Afterward, the inspector will create a detailed inspection report and send it to the client within a day or two. This report will include all of the inspector’s findings, from minor issues to major problems. As a homeowner, you can use this report to make decisions on what types of repairs need to be completed to keep your home in good condition.

 

What’s the difference between a maintenance inspection and a standard home inspection?


    Usually, when people reference a home inspection, they’re talking about the kind that’s performed before a home changes hands.

    A standard home inspection is most commonly ordered by home buyers in the time period between when their offer on the home is accepted and when the purchase is finalized. This type of inspection helps buyers understand any visible issues with the home, including glaring (and potentially costly) problems that might need to be addressed before the sale is completed. (If this is you, please click here)

    A seller may also order a pre-listing inspection before listing the property on the market. The seller might use the inspection results as a checklist of items to address or fix before putting the property on the market, in order to get the most money from the sale as possible. (If this is you, please click here)

    A home maintenance inspection, by contrast, is one that’s ordered by the homeowner as a preventative measure to make sure their home doesn’t have any lurking issues that need to be dealt with immediately. Like its name suggests, this kind of inspection is part of the regular maintenance and upkeep of the home.

 

    But regardless of the reason for the inspection, the process should look the same. In a home maintenance inspection, the only differences may be:

  • The inspector may skip over your appliances. In a usual inspection, the inspector might run the dishwasher or test the washer and dryer if they’re included in the home purchase. But if the home isn’t changing hands, this type of testing usually isn’t necessary, since you’re already familiar with the appliances and know whether they work.
  • The inspector may get a little more invasive. If the inspector spots something suspicious that can only be checked thoroughly by getting behind a wall, they’ll usually note the finding and suggest that the client hire a specialist to do further digging. But with a home maintenance inspection, the homeowner is right there and can give the go-ahead for a more invasive look. 

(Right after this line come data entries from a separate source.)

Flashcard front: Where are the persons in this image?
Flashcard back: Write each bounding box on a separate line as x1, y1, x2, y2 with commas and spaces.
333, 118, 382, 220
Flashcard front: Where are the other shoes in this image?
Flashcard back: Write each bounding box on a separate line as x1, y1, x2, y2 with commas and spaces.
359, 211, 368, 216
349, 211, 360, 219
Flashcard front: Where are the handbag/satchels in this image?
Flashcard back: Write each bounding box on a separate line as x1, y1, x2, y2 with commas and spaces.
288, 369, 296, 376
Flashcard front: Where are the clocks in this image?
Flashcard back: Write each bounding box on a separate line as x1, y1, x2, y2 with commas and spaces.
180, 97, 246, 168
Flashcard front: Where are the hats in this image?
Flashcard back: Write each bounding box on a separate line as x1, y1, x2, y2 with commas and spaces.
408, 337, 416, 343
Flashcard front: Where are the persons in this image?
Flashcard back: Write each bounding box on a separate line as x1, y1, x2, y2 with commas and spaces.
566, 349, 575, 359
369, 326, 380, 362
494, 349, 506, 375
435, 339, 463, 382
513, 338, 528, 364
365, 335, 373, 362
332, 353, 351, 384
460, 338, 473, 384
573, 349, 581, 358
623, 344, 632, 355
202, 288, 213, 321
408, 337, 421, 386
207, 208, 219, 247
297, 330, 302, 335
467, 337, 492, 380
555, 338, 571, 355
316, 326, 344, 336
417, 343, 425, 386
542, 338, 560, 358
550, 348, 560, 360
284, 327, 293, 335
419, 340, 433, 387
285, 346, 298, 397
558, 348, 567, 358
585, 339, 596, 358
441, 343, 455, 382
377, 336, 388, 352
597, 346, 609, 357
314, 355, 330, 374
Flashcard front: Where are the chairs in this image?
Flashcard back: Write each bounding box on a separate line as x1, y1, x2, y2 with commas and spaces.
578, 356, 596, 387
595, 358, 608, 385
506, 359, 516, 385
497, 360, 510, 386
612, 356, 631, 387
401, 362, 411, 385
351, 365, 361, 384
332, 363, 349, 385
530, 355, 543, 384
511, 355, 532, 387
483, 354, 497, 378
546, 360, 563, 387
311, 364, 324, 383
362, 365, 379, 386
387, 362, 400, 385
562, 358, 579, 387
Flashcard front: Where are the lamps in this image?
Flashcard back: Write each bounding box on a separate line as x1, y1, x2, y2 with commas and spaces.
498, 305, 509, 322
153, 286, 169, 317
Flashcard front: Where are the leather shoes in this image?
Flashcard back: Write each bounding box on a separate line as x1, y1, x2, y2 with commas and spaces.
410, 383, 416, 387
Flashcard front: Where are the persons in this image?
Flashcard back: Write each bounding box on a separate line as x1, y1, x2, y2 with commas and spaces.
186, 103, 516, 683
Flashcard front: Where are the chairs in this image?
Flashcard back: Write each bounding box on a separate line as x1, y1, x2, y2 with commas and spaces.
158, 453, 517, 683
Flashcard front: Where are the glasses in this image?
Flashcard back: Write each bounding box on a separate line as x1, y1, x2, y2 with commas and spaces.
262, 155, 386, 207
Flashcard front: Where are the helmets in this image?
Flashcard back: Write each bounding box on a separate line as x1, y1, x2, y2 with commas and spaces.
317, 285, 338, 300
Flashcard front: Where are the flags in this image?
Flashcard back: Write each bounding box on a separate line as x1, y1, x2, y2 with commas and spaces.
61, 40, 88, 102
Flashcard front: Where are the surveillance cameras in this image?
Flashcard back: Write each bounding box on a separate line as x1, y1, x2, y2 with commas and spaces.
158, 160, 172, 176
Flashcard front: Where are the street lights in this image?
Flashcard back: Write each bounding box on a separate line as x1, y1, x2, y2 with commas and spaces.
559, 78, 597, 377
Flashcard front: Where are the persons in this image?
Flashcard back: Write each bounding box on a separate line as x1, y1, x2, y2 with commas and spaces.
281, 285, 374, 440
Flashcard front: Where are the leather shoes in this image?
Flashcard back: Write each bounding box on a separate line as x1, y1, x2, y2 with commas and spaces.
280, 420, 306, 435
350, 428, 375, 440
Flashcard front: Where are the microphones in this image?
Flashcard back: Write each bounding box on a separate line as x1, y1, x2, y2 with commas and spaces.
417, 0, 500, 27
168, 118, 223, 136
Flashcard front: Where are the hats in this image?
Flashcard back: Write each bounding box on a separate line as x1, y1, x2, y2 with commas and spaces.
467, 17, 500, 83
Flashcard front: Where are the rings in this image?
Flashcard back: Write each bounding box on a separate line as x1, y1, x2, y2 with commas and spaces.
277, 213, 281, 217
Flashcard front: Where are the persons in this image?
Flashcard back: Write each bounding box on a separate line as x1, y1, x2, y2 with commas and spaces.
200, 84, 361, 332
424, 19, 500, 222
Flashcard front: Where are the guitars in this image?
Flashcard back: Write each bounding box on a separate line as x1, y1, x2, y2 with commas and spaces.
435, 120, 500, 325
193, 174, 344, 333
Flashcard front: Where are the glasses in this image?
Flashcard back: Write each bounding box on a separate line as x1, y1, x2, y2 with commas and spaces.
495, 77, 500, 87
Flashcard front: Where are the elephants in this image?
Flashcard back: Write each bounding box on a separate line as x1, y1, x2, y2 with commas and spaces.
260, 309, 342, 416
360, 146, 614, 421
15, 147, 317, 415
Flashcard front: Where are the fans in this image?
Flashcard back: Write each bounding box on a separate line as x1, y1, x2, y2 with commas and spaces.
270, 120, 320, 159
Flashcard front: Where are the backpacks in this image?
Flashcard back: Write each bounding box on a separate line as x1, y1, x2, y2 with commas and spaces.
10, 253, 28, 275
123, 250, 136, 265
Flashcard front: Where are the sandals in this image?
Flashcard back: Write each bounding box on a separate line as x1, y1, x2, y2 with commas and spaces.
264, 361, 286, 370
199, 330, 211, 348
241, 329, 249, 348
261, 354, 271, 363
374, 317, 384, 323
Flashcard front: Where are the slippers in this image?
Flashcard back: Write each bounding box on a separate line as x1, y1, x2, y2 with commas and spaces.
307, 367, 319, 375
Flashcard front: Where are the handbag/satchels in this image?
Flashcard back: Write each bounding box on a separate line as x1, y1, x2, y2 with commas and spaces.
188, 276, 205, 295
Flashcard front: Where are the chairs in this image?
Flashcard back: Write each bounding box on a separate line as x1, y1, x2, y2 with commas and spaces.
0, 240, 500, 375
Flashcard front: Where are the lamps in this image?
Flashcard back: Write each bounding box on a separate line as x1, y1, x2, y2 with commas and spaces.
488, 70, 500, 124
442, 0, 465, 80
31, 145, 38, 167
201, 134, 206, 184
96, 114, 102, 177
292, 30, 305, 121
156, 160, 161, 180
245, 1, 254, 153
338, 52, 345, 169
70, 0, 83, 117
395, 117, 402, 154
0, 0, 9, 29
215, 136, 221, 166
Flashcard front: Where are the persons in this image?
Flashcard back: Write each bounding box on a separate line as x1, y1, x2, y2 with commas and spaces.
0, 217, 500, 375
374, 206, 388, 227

Why should I get a home maintenance inspection?


    A home maintenance inspection is to a house as a medical exam is to the body. You’re checking in on the systems and components of your house to make sure everything is as it should be.

    Like a checkup for your health, you could avoid it and just wait until something goes wrong—but often, an ounce of prevention is worth a pound of cure.

    According to the International Association of Certified Home Inspectors (InterNACHI), homeowners should have their homes inspected annually. And if that seems a little too often for you, try to at least order a maintenance inspection every 3-5 years.

    Especially if your home is older, you’ll want to stay on top of the aging systems and structural components to make sure you know when it’s time to do maintenance or replace anything that’s broken.